> [Brief]:
Whenever a line in the listing contains "Tanzania", copy that line.

> [Exercise input]:

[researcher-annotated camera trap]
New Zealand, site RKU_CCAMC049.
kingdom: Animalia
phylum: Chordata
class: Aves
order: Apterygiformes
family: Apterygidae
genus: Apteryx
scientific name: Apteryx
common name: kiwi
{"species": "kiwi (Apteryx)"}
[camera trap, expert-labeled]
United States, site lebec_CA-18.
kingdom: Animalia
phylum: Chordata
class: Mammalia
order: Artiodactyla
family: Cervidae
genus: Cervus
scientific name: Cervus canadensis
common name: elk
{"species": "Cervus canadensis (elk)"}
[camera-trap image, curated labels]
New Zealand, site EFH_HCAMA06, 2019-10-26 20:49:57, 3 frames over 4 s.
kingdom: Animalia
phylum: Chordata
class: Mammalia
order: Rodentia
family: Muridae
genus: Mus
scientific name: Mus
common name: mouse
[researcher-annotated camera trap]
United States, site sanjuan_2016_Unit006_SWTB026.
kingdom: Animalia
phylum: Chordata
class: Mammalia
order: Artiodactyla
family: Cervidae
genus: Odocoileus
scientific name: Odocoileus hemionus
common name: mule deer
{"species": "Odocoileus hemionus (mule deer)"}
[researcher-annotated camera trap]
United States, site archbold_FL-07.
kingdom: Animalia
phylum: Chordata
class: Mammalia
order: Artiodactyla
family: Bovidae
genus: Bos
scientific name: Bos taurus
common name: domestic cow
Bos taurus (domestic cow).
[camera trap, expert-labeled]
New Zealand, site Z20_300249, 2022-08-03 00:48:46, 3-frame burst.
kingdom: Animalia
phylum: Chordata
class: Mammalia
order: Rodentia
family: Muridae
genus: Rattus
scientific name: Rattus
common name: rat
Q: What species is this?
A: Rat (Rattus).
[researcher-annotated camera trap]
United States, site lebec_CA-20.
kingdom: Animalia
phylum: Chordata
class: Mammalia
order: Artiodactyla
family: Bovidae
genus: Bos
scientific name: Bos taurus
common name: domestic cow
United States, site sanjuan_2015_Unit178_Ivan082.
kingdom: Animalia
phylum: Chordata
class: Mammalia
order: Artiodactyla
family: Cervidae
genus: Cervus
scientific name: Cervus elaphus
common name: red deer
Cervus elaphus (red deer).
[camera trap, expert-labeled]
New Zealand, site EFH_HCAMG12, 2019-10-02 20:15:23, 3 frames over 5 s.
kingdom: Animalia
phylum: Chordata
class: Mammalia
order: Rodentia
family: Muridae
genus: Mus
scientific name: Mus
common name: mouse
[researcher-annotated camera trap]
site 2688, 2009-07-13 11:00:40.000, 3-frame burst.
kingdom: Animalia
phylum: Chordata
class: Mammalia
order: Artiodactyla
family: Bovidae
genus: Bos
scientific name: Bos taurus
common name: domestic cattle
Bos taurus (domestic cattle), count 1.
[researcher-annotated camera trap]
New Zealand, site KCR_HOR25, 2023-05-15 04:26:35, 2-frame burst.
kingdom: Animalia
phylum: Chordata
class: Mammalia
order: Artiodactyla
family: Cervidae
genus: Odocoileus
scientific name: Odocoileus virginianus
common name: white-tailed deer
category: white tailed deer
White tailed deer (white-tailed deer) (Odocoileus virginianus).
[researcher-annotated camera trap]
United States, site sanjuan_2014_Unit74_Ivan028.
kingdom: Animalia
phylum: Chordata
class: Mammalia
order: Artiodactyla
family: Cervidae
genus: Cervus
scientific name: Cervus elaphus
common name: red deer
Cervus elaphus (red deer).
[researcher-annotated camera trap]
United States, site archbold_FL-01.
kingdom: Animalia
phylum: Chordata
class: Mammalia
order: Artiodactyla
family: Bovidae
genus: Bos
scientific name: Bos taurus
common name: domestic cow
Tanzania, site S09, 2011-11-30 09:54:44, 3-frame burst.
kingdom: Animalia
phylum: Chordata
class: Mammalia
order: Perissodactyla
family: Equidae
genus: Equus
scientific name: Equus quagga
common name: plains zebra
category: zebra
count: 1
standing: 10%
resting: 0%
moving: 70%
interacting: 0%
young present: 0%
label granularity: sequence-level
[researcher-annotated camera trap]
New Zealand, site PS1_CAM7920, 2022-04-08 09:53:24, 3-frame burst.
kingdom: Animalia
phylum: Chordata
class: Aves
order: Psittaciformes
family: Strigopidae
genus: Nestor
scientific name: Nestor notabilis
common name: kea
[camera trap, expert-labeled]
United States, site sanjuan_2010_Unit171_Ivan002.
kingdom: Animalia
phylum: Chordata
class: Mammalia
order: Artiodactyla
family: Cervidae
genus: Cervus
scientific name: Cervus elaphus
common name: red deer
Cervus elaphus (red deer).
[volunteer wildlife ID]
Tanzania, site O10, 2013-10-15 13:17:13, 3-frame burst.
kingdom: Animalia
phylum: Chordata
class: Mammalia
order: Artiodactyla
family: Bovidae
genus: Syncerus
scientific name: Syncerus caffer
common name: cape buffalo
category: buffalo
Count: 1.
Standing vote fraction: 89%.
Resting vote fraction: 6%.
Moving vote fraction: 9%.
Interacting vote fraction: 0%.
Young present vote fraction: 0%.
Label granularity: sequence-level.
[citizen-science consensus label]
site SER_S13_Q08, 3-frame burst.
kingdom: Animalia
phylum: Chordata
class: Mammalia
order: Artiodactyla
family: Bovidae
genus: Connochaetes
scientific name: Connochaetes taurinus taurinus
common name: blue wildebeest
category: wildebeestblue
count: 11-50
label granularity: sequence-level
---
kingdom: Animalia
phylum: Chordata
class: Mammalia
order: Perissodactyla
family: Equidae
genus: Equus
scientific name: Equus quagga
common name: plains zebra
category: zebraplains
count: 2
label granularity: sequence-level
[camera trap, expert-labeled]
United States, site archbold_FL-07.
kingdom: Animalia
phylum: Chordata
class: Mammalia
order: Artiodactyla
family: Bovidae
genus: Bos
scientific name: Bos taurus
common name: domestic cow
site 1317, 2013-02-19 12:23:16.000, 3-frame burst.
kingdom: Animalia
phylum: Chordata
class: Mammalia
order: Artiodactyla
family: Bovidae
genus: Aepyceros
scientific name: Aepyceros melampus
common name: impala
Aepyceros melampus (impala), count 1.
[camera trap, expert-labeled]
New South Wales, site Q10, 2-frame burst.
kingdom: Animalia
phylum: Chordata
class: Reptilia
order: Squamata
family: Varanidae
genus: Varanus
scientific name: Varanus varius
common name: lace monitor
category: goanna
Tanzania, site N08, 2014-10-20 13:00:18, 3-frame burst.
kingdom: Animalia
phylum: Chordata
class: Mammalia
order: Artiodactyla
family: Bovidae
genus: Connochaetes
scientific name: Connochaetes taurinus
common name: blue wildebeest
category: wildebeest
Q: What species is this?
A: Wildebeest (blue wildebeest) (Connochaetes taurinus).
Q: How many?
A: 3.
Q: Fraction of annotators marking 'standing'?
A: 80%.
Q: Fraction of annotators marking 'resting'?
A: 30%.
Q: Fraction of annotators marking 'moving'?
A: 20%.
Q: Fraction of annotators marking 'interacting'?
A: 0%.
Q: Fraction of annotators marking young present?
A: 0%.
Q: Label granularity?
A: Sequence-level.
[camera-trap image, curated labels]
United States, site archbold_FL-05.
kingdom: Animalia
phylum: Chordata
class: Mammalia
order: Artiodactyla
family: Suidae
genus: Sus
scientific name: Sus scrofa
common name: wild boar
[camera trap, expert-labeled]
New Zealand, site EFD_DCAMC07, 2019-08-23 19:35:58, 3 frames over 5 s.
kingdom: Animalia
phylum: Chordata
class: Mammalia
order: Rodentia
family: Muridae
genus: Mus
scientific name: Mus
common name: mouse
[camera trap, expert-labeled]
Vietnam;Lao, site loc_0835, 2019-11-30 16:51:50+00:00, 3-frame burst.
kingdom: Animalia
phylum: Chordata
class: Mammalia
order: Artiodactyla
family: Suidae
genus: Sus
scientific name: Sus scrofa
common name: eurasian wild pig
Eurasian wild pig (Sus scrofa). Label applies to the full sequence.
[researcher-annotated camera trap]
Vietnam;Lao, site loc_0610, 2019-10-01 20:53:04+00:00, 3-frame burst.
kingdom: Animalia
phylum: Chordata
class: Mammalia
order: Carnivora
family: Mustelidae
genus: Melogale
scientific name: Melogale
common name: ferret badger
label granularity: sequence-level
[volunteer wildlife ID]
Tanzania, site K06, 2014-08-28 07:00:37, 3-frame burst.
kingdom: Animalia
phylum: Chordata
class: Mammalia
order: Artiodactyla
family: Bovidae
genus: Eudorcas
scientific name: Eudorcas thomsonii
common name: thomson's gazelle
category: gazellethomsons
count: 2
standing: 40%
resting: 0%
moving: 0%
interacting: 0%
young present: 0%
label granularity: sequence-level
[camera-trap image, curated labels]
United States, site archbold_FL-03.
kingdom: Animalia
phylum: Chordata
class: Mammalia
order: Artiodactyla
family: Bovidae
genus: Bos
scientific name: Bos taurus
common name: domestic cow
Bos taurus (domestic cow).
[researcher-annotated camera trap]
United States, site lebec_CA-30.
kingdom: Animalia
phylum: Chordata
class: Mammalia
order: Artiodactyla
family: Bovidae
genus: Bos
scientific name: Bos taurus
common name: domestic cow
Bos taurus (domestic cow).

> [Task result]:
Tanzania, site S09, 2011-11-30 09:54:44, 3-frame burst.
Tanzania, site O10, 2013-10-15 13:17:13, 3-frame burst.
Tanzania, site N08, 2014-10-20 13:00:18, 3-frame burst.
Tanzania, site K06, 2014-08-28 07:00:37, 3-frame burst.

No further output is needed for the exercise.